Referentin Dr. Annette Schleinzer und Mitveranstalter Pfarrer Dr. Leo Wittenbecher sind jedenfalls überzeugt: "Die Spiritualität von Madeleine Delbrêl zeigt, wie man auch heute aus der Kraft des Evangeliums heraus Kirche und Welt gestalten kann."
Diese Aktualität erklärt Wittenbecher, Referent für die Krankenhausseelsorger im Bischöflichen Generalvikariat, so: "Madeleine Delbrêl wollte den Glauben auch da leben, wo Glaube und Kirche keine Rolle mehr spielen." Dabei habe sie keine Berührungsängste gehabt. Sie habe sich für Arbeiter engagiert und sich bewusst für ein Leben in einem vom Kommunismus geprägten Umfeld in einem Pariser Vorort entschieden.
Wittenbecher hat schon vor zwei Jahren erstmals an dem Konzept der Fortbildung gearbeitet. "Wir wollen von der Spiritualität Madeleine Delbrêls inspiriert zum Perspektivwechsel ermutigen", begründet er, "die Teilnehmer sollen die Möglichkeit erhalten, aus dem alltäglichen Getriebe einen Schritt rauszutreten und zu fragen, was heute Ziel von Pastoral sein könnte." Ausgangspunkt sei Delbrêls provozierender Satz "Gott hat uns zum Tanz eingeladen und wir haben eine Turnübung daraus gemacht" gewesen. Denn wer mit weniger Personal immer mehr Angebot und Aktionen machen wolle, dann aber letztlich in immer leerer werdenden Gottesdiensten stehe, bei dem könne sich leicht Frust breit machen. "Bei der Verkündigung soll es nicht in erster Linie darum gehen, Menschen zu rekrutieren, sondern Heilserfahrungen zu ermöglichen", verdeutlicht Wittenbecher.
Genau dabei könne Madeleine Delbrêls Spiritualität helfen, bestätigt Annette Schleinzer. Mit der Theologin, Ordinariatsrätin im Bistum Magdeburg, hatte Wittenbecher genau die richtige Fachfrau als Referentin gewonnen. Sie beschäftigt sich seit Jahrzehnten intensiv mit der Spiritualität der Französin und ist überzeugt: "Diese kann Christen anregen, zu hinterfragen, was ihren Glauben ausmacht und warum Kirche mehr ist als ein Verein."

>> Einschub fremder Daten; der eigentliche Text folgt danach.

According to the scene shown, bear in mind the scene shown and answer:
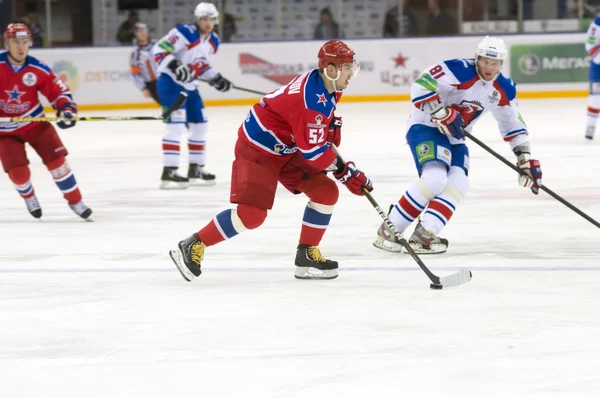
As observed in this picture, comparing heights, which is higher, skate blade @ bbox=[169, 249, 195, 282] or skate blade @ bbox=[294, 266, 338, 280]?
skate blade @ bbox=[169, 249, 195, 282]

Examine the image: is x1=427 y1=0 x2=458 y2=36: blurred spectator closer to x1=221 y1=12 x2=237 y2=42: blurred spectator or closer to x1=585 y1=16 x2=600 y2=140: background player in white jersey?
x1=221 y1=12 x2=237 y2=42: blurred spectator

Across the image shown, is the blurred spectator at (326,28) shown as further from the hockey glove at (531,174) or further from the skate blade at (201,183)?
the hockey glove at (531,174)

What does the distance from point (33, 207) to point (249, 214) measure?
84.4 inches

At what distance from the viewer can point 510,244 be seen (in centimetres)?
487

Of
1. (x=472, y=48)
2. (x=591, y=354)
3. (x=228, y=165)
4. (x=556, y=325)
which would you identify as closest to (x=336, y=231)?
(x=556, y=325)

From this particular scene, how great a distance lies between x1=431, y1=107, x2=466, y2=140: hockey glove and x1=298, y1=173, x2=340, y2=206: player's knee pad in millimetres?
672

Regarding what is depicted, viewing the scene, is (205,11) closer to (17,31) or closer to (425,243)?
(17,31)

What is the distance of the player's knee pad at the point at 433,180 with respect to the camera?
15.2ft

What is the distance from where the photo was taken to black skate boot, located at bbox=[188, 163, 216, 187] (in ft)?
23.5

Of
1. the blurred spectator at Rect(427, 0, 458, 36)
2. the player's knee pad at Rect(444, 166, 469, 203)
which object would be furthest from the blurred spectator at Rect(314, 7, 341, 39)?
the player's knee pad at Rect(444, 166, 469, 203)

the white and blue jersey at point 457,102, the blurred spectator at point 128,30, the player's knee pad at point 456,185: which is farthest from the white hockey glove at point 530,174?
the blurred spectator at point 128,30

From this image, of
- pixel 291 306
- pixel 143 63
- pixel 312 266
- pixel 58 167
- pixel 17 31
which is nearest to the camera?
pixel 291 306

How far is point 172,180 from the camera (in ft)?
23.0

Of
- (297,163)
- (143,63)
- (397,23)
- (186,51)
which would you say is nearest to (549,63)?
(397,23)
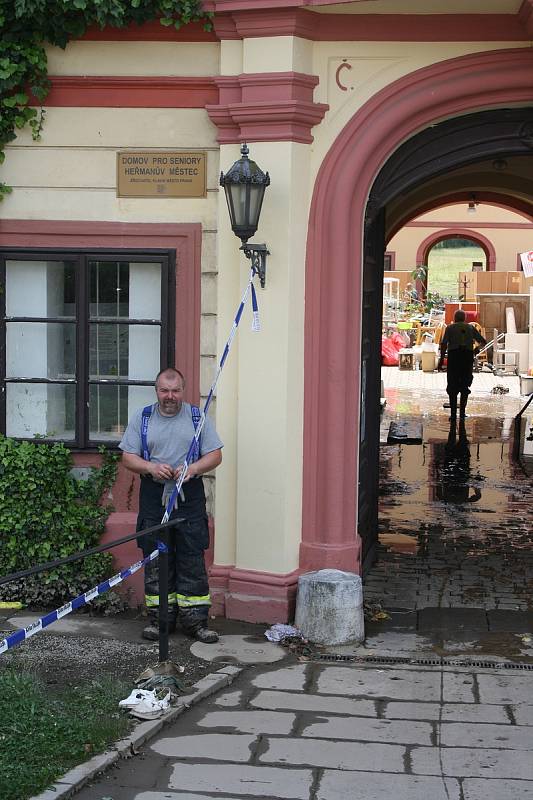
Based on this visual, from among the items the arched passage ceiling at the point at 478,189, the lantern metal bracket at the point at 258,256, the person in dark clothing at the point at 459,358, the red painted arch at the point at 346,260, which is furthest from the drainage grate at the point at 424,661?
the person in dark clothing at the point at 459,358

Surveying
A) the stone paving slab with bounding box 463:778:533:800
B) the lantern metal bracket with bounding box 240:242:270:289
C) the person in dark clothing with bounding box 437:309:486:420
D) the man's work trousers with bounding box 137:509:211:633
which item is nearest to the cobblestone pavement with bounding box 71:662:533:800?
the stone paving slab with bounding box 463:778:533:800

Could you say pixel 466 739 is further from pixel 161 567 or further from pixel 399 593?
pixel 399 593

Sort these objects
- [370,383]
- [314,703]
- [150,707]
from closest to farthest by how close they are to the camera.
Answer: [150,707], [314,703], [370,383]

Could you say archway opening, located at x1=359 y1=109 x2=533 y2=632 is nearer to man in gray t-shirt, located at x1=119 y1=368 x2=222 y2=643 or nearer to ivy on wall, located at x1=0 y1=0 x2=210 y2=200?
man in gray t-shirt, located at x1=119 y1=368 x2=222 y2=643

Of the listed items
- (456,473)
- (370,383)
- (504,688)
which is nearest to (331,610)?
(504,688)

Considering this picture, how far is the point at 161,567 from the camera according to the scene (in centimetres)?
633

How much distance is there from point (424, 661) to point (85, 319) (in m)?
3.14

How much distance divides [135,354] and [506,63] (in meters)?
3.03

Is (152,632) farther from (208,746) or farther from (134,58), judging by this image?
(134,58)

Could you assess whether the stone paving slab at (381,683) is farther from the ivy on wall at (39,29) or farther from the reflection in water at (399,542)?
the ivy on wall at (39,29)

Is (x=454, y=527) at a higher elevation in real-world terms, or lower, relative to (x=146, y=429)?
lower

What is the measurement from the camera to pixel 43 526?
7703 millimetres

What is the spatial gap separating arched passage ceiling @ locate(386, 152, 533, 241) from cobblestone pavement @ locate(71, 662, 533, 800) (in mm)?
7534

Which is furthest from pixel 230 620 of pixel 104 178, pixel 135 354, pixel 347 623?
pixel 104 178
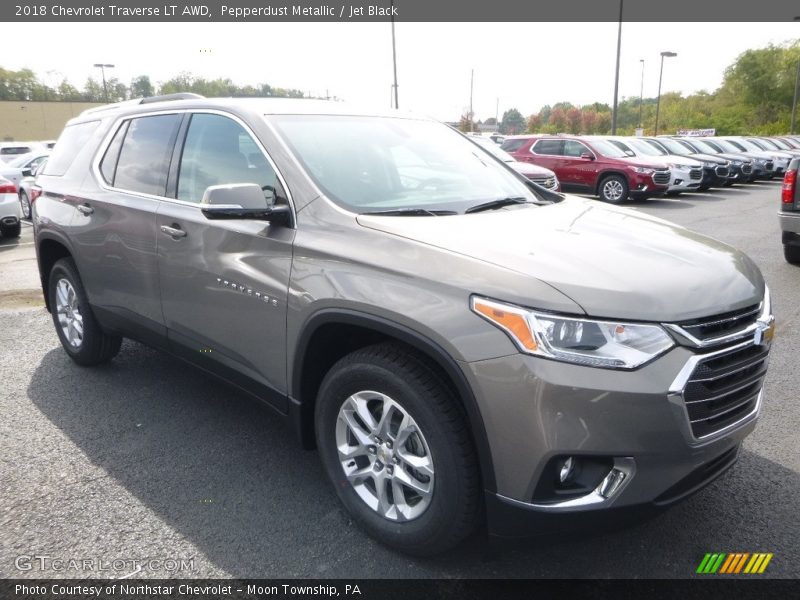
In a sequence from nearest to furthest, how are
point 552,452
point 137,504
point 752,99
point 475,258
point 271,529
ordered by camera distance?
point 552,452
point 475,258
point 271,529
point 137,504
point 752,99

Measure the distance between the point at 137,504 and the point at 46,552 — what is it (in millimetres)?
423

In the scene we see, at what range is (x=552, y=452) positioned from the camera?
6.86 feet

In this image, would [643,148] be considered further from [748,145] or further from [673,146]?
[748,145]

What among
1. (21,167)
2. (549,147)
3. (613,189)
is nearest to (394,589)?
(613,189)

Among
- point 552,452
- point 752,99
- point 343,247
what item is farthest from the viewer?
point 752,99

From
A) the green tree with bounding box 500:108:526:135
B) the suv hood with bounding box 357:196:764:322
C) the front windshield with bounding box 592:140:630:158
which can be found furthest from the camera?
the green tree with bounding box 500:108:526:135

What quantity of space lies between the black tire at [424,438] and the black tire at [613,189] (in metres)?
15.1

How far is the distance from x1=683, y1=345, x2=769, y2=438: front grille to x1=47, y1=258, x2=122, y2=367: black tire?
12.1 ft

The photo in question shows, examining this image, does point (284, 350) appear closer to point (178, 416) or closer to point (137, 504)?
point (137, 504)

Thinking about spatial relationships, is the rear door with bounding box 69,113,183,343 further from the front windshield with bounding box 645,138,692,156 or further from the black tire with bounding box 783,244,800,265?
the front windshield with bounding box 645,138,692,156

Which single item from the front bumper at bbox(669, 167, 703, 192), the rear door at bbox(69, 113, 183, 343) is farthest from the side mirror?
the front bumper at bbox(669, 167, 703, 192)

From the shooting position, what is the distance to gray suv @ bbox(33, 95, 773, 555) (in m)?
2.11

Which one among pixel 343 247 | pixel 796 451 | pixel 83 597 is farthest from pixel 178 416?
pixel 796 451

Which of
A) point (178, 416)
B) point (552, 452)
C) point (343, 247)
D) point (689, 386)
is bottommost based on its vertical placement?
point (178, 416)
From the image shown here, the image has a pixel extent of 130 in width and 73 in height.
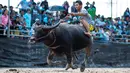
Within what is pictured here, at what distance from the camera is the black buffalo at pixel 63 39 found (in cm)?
1260

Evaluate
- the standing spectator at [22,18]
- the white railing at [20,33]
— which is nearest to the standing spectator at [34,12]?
the standing spectator at [22,18]

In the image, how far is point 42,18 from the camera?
20000mm

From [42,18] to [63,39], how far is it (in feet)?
23.6

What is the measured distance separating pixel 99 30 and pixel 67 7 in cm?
240

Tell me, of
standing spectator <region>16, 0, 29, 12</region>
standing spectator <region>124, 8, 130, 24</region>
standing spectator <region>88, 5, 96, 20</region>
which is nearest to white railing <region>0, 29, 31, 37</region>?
standing spectator <region>16, 0, 29, 12</region>

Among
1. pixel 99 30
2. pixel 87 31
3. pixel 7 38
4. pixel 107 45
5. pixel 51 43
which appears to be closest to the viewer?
pixel 51 43

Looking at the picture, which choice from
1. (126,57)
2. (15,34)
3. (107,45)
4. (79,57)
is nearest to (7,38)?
(15,34)

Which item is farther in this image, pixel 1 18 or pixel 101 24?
pixel 101 24

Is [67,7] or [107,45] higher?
[67,7]

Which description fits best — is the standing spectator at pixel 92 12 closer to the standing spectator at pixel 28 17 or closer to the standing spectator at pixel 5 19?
the standing spectator at pixel 28 17

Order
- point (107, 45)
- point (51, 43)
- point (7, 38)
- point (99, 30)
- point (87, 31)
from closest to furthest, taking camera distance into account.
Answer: point (51, 43)
point (87, 31)
point (7, 38)
point (107, 45)
point (99, 30)

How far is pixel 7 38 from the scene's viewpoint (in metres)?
17.1

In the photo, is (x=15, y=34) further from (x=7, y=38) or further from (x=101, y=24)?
(x=101, y=24)

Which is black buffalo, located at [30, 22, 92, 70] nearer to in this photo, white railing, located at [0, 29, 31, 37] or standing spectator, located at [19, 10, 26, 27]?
white railing, located at [0, 29, 31, 37]
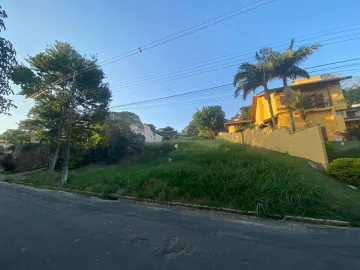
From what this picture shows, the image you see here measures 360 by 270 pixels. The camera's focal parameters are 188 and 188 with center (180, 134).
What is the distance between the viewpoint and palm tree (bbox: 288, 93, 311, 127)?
21.3 meters

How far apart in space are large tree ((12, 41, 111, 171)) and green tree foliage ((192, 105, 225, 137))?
24702 millimetres

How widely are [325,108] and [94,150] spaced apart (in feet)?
95.1

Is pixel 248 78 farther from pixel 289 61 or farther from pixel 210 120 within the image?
pixel 210 120

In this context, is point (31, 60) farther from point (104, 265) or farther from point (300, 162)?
point (300, 162)

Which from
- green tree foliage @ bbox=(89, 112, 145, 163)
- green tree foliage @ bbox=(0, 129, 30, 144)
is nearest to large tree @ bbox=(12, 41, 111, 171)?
green tree foliage @ bbox=(89, 112, 145, 163)

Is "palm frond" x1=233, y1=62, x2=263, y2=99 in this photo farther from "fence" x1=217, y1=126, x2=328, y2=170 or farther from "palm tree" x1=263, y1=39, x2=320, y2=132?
"fence" x1=217, y1=126, x2=328, y2=170

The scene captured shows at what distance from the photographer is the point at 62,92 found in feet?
69.3

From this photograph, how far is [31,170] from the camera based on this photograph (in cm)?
2462

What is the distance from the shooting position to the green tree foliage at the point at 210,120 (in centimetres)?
4206

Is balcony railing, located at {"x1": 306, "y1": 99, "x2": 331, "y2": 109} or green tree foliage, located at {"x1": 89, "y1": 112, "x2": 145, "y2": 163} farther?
balcony railing, located at {"x1": 306, "y1": 99, "x2": 331, "y2": 109}

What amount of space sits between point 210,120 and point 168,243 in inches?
1568

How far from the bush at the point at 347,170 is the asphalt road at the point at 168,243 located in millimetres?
4591

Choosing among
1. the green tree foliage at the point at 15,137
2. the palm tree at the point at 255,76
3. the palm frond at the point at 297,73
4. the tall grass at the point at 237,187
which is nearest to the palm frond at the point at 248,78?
the palm tree at the point at 255,76

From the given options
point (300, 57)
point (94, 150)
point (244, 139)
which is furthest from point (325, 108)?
point (94, 150)
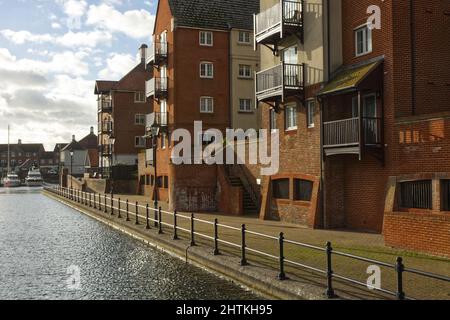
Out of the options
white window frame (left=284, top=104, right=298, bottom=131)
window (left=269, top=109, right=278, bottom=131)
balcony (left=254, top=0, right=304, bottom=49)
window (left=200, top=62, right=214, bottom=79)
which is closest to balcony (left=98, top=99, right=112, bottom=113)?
window (left=200, top=62, right=214, bottom=79)

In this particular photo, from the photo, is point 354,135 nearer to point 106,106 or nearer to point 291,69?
point 291,69

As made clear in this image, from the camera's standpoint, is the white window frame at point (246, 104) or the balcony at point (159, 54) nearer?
the balcony at point (159, 54)

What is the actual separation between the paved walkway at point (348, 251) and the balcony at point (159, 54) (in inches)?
695

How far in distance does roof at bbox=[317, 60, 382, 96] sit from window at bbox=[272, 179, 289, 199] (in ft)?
16.4

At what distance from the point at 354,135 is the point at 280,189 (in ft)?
20.3

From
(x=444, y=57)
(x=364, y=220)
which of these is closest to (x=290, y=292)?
(x=364, y=220)

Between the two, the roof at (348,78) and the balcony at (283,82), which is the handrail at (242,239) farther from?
the balcony at (283,82)

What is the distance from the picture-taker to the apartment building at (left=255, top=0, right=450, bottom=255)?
15648 millimetres

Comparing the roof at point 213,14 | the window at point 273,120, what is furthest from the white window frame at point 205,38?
the window at point 273,120

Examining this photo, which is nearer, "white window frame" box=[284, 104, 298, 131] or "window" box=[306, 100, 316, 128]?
"window" box=[306, 100, 316, 128]

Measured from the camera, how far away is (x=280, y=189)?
2302 centimetres

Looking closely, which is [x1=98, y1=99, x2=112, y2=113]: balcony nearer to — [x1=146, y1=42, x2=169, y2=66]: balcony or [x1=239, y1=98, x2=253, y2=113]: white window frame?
[x1=146, y1=42, x2=169, y2=66]: balcony

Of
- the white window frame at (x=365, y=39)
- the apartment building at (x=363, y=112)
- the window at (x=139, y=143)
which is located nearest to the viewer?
the apartment building at (x=363, y=112)

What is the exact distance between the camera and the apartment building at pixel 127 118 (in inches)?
2232
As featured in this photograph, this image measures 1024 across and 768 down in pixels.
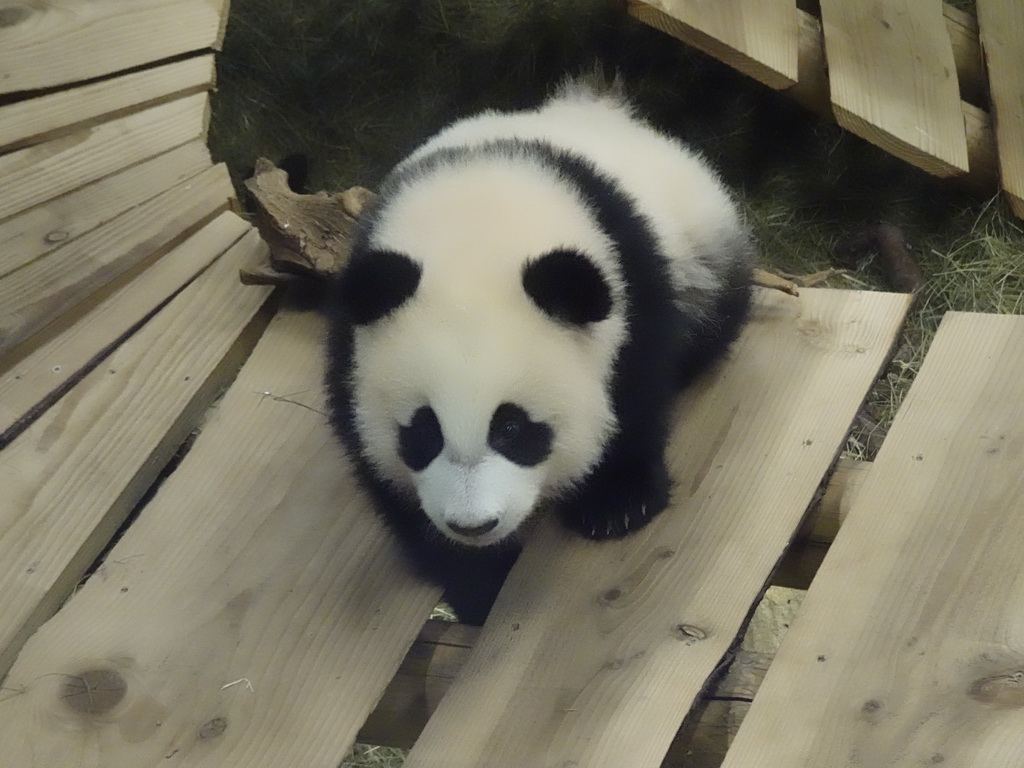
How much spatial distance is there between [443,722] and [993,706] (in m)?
0.95

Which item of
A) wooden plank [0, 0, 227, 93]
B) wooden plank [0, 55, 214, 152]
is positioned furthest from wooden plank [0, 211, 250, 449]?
wooden plank [0, 0, 227, 93]

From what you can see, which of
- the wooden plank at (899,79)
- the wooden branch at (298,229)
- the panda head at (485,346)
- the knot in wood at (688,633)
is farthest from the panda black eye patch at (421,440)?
the wooden plank at (899,79)

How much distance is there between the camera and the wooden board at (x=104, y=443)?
2.19 metres

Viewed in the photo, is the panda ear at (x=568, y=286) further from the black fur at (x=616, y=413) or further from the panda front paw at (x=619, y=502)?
the panda front paw at (x=619, y=502)

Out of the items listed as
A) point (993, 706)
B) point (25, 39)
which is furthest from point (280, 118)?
point (993, 706)

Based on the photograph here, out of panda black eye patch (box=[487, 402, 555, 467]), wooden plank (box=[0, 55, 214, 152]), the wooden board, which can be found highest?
panda black eye patch (box=[487, 402, 555, 467])

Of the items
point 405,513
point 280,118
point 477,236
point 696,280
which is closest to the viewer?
point 477,236

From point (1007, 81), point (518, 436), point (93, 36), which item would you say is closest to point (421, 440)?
point (518, 436)

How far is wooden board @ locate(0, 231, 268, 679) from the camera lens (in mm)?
2193

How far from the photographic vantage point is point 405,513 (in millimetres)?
2256

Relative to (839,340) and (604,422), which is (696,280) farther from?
(604,422)

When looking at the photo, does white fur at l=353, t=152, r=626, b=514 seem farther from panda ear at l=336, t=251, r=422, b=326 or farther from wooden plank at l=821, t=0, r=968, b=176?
wooden plank at l=821, t=0, r=968, b=176

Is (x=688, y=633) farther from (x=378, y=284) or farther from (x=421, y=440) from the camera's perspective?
(x=378, y=284)

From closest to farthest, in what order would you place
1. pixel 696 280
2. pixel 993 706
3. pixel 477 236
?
pixel 993 706
pixel 477 236
pixel 696 280
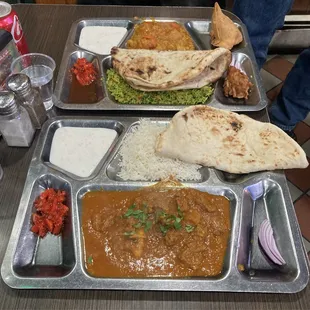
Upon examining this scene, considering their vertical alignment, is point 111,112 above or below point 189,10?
below

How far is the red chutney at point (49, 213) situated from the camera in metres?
1.91

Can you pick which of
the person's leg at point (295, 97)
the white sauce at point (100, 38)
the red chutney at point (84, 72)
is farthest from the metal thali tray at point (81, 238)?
the person's leg at point (295, 97)

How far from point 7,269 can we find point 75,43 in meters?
1.99

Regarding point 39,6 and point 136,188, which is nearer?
point 136,188

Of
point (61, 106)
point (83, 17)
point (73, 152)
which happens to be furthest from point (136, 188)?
point (83, 17)

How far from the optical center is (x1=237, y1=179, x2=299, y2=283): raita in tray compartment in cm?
177

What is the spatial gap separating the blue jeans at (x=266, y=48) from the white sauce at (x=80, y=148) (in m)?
2.02

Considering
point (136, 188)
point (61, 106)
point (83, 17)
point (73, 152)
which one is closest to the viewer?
point (136, 188)

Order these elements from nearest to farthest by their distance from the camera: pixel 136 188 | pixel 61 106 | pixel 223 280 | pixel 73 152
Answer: pixel 223 280 → pixel 136 188 → pixel 73 152 → pixel 61 106

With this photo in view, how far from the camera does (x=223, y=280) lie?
1666 millimetres

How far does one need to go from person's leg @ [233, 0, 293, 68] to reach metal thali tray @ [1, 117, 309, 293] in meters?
1.77

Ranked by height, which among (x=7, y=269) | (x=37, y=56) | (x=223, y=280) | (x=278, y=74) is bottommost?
(x=278, y=74)

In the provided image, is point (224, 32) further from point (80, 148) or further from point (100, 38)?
point (80, 148)

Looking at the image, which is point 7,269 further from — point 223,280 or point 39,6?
point 39,6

Zentral sei für Delbrêl die "absichtslose Präsenz derer, die glauben" gewesen. "Alles kann zum Anlass werden, mit Gott in Beziehung zu treten", erklärt Schleinzer, "unsere Aufgabe ist, Gott durch unsere Augen präsent werden zu lassen, ihm einen Ort in unserer Umgebung zu sichern." Genau wie die katholische Kirche im Bistum heute, habe Madeleine Delbrêl in einer zunehmend unchristlicher werdenden Gesellschaft gelebt. "Die Zukunft der Kirche hat sie in kleinen Zellen gesehen, ausgehend von der Erkenntnis, dass alle Getauften und Gefirmten die Kirche sind und Kirche nicht nur da ist, wo ein Priester ist", sagt Schleinzer. Delbrêl habe sich jedem zuwenden wollen, ohne anderes Ziel, als Gottes Liebe weiterzugeben. "Jeder Mensch hat Sehnsucht, ohne konkrete Absicht angesehen zu werden, das rührt auch in den Herzen von Nicht-Gläubigen etwas an", ist Schleinzer überzeugt.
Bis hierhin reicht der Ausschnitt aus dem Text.